I'll never forget turning on the news on a Friday and discovering the bank I had all my money in had closed their doors and been seized by the Feds. You guys won't remember this, but it's up there as one of the worst days of my entire life, thinking I had lost all my money because I was over the FDIC limit. I had to cart you into the bank with me that day to meet with a representative to file an FDIC claim to be reimbursed by the government for my money. If not for you children, who I had listed as my beneficiaries, which allowed me to claim an additional 100,000 dollars per person, I would have been out a sizable amount of my deposit.
It finally paid off, having all you children.
Many of our friends and their families lost all their money in first deed trusts after the banks started collapsing. If you learn anything from this, children, if it sounds too good to be true, it probably is. Don't be greedy. Stick with government-backed investments and don't get stupid.
After the banks collapsed, interest rates plummeted and your father and I were faced with a situation where our interest was no longer covering our bills. So we decided it was time to take advantage of the failed real estate market and buy foreclosures and substitute the rental money with the interest money.
In the heat of the foreclosure market, people started destroying their homes before the banks took them back and your Dad used this as a buying opportunity to invest in a property that could only be sold as a cash deal because the owners had ripped out the kitchen, bathrooms, and cut the circuit breakers to the house.
The foreclosure market ended up being a good deal for us because we hadn't taken advantage of purchasing at the high.
Your Dad and I were in cash when the stock market collapsed, but decided to buy-in when things hit rock bottom. We didn't freak out and go buy gold. We looked for buying opportunities in strong equities. Buy low, sell high, kids. Take advantage of the other people freaking out to buy low.
During the downturn in the stock market, I bought a stock called HAIN and have made a 167 percent return, to date, during the Great Recession.
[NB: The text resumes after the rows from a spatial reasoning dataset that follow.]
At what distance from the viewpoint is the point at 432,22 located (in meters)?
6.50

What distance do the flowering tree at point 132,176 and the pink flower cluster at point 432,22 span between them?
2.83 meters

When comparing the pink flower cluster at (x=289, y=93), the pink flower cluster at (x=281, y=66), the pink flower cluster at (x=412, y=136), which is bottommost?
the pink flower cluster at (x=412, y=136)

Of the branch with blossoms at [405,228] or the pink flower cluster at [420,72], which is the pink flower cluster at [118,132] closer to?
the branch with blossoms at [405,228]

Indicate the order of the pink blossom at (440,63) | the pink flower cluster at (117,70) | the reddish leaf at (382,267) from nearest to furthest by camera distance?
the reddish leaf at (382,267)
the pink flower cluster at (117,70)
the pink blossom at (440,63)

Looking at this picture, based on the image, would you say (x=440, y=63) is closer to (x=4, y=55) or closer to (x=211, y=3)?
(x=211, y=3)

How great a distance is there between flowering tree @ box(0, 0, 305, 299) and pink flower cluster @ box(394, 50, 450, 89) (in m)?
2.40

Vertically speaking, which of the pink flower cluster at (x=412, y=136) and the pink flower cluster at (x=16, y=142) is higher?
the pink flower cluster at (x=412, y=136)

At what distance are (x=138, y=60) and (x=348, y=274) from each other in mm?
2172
Keep a calm head during financial panics, children, and don't follow the herd. Use the panic to your advantage.
So that brings us to now. Since the recession started, the stock market has rebounded. The economy is still in recovery in Las Vegas, we've "lost" the 350,000 in our house, but we're making an 8 percent return on our rental money, and we're doing okay. We've survived. We could have done a lot worse if we had jumped on the bandwagon and done what everyone else was doing prior to the bottom falling out, but your Dad has never been, and never will be, a follower.
I hope you learn something from him along the way because your mother would have bankrupted her mansion and be living in her luxury car if it weren't for him.
In summary, your Dad is the reason we survived the Great Recession in Las Vegas. I must give credit, where credit is due. If you were embarrassed in high school because your Dad came to get you in his old beater, I completely understand. Chin up, kids. At least you aren't living in the car.